**Document segment**
-----

AI is a big part of an ongoing evolution in EdTech. For Duolingo, a typical language lesson has comprised well-scripted sequences of questions, akin to paper flash cards. But in the future, students will get customized sequences tuned to their abilities.

The newest version of the Duolingo question-scheduling algorithm, called Birdbrain, is aimed at deeper engagement. The company will also deploy increasingly better algorithms for smarter vocalizations. That helps create a more natural effect for a platform that has at times been called somewhat robotic.

The announcements cap a deeper push into artificial intelligence areas, like natural language processing, that Duolingo began close to a decade ago. The company was founded in 2009 by Carnegie Mellon University researchers.

“A lot of people don’t necessarily think of Duolingo as an AI company because it’s not kind of flashy or in your face,” Duolingo research director Burr Settles said. “But artificial intelligence has been part of Duolingo in some way ever since I joined eight and a half years ago.”

Learning to teach

Duolingo’s natural language processing model rests upon a neural network trained to predict just how likely it is that a student will get the next answer correct, Settles said.

“It watches what you’ve done in the past, what you’ve gotten right, and what you’ve gotten wrong,” he explained. “And then it tries to give you things that are not too easy or not too hard, but are sort of what educational psychologists would say are in your ‘zone of proximal development.’”

-----

Quote everything in the Duolingo article from "The newest version" down to "called somewhat robotic.". Work only from the Duolingo article above.

-----

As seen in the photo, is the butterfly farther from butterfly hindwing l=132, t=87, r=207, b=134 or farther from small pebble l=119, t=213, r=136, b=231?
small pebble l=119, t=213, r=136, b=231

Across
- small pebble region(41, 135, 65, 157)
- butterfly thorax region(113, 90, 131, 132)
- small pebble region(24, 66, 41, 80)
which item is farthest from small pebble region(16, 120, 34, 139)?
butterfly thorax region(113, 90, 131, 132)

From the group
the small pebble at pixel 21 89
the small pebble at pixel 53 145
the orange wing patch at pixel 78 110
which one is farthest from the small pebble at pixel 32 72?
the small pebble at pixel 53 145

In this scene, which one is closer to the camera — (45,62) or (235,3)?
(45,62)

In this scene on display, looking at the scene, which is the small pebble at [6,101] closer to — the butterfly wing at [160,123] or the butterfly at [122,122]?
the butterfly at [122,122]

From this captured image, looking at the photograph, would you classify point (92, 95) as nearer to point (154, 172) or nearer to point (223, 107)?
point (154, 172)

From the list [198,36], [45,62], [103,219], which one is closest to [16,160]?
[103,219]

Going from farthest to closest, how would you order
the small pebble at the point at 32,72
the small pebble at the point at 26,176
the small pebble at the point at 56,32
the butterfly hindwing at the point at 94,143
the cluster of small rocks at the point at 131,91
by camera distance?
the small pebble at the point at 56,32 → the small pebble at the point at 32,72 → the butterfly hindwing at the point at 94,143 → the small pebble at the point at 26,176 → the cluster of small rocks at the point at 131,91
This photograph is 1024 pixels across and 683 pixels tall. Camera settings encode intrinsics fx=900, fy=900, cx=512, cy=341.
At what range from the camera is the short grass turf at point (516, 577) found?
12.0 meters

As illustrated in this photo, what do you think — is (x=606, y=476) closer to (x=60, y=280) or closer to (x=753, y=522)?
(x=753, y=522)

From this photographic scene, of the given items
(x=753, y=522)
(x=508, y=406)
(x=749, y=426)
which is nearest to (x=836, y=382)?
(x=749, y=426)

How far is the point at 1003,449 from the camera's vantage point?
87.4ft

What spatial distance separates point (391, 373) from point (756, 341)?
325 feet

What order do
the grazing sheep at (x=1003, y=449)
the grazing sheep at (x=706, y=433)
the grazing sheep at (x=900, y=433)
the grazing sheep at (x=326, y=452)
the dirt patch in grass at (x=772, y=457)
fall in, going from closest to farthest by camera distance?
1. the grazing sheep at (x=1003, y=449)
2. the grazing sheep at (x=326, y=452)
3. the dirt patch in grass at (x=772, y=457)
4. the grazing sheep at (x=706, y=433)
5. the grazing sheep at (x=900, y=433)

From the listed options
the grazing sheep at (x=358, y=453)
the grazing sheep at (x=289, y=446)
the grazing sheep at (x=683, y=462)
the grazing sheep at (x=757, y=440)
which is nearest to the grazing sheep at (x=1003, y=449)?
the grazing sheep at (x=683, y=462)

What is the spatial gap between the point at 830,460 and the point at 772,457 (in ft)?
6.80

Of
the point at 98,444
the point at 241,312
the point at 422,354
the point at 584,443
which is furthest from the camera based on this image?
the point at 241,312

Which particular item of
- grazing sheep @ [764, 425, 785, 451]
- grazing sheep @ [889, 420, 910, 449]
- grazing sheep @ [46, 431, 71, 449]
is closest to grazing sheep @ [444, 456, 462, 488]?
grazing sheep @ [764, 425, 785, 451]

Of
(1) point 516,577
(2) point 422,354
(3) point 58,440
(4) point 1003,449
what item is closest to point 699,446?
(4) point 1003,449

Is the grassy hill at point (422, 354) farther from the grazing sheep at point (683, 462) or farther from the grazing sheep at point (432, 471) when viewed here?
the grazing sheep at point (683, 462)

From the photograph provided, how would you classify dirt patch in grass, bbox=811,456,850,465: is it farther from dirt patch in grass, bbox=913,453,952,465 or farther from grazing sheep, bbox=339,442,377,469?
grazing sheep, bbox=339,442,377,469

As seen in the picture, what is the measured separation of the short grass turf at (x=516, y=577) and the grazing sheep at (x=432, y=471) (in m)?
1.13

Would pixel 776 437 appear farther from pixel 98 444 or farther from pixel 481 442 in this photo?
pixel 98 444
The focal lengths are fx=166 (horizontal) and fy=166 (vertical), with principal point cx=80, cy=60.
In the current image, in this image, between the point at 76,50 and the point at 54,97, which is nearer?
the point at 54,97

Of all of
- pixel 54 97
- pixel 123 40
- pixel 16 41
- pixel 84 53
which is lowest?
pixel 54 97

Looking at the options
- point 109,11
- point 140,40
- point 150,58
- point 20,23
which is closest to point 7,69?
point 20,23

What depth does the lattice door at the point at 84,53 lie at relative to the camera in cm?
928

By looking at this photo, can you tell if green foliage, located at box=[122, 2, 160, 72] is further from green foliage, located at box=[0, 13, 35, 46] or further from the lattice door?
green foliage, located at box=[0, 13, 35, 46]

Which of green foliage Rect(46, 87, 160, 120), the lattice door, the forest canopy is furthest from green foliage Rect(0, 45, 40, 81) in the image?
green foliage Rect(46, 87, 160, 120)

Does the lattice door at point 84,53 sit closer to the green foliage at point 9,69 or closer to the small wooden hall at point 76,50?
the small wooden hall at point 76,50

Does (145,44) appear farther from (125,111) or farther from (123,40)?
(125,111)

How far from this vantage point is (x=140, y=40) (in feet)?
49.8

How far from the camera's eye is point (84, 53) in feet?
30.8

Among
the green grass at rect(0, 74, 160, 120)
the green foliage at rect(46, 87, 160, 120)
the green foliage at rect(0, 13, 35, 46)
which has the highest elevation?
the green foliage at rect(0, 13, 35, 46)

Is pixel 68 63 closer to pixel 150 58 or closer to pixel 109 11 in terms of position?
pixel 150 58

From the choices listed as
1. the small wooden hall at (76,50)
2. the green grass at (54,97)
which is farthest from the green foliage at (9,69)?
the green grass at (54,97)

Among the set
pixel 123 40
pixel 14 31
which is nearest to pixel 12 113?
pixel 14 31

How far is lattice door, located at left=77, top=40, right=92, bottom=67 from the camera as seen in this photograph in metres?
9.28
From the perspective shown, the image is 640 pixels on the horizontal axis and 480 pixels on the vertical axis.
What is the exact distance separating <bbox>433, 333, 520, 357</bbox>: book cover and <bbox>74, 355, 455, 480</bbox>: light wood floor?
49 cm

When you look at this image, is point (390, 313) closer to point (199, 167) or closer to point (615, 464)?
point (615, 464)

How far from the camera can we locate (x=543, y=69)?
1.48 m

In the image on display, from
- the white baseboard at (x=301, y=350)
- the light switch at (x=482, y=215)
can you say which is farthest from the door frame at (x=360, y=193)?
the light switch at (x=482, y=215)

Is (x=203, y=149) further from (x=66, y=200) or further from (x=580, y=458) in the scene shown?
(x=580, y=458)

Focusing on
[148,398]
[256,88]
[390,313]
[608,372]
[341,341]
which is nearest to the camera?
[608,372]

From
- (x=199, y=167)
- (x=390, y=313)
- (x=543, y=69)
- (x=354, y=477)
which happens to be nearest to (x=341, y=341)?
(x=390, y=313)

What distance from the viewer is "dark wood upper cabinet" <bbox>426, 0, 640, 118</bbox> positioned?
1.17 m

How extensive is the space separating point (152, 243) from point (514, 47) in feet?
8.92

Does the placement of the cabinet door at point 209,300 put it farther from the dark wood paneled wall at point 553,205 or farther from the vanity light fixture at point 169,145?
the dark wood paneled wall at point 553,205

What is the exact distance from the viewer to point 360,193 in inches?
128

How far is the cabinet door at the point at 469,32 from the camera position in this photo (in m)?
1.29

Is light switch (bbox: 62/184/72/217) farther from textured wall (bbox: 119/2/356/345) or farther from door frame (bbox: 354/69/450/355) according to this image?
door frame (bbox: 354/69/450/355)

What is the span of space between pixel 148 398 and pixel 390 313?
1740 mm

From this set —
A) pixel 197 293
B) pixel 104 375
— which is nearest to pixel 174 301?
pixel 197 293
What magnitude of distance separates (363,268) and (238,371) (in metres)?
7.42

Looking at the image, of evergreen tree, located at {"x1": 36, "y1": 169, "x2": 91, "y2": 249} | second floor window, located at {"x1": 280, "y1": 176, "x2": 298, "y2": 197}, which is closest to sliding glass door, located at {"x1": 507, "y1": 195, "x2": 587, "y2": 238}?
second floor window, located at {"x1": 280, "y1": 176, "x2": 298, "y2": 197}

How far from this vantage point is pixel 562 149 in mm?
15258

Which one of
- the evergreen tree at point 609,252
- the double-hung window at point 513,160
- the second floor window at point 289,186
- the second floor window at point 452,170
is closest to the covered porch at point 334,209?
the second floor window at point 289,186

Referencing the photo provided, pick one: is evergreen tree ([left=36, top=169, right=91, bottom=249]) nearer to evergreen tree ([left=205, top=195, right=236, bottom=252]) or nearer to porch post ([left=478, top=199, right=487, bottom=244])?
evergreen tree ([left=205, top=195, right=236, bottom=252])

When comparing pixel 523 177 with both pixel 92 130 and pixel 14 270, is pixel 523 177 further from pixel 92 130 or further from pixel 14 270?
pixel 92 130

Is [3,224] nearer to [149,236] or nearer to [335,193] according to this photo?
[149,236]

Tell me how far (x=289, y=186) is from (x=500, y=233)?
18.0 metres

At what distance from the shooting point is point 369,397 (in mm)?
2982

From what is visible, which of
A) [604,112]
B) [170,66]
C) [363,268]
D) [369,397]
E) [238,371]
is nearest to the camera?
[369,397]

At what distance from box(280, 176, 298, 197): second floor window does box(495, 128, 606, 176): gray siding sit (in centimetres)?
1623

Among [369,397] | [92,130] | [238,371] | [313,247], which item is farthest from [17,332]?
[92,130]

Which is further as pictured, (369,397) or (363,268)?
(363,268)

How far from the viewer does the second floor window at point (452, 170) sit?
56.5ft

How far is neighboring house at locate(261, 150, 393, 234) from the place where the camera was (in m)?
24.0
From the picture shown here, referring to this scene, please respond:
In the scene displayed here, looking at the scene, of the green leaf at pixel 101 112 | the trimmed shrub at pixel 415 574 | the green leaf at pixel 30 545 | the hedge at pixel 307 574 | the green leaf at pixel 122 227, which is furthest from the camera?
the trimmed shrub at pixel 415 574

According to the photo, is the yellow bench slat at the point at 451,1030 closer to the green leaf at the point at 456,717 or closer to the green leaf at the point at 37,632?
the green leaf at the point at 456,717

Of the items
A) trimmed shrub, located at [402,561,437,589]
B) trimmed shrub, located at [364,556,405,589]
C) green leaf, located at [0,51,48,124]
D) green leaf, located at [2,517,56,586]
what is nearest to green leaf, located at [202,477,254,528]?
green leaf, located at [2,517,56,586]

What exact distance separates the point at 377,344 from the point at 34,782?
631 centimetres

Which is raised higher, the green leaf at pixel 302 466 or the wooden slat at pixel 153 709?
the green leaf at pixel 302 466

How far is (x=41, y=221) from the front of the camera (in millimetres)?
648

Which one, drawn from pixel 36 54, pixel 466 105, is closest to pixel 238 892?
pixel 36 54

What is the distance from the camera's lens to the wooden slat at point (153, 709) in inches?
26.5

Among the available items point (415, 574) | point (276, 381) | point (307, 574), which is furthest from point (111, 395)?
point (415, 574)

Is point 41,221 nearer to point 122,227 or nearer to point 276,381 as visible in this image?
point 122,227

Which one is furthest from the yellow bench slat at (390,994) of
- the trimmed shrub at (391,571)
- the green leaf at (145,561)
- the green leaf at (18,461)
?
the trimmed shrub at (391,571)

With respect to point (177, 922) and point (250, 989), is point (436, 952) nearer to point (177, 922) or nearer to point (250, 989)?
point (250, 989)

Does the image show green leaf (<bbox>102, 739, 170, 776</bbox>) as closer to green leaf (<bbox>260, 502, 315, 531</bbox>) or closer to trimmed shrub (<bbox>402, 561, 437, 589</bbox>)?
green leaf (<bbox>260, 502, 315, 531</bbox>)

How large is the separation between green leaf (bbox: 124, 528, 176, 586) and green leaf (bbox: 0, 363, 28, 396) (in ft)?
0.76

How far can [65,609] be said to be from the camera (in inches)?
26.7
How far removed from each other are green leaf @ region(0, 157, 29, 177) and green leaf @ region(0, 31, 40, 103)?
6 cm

-----

**Result of the task**
The newest version of the Duolingo question-scheduling algorithm, called Birdbrain, is aimed at deeper engagement. The company will also deploy increasingly better algorithms for smarter vocalizations. That helps create a more natural effect for a platform that has at times been called somewhat robotic.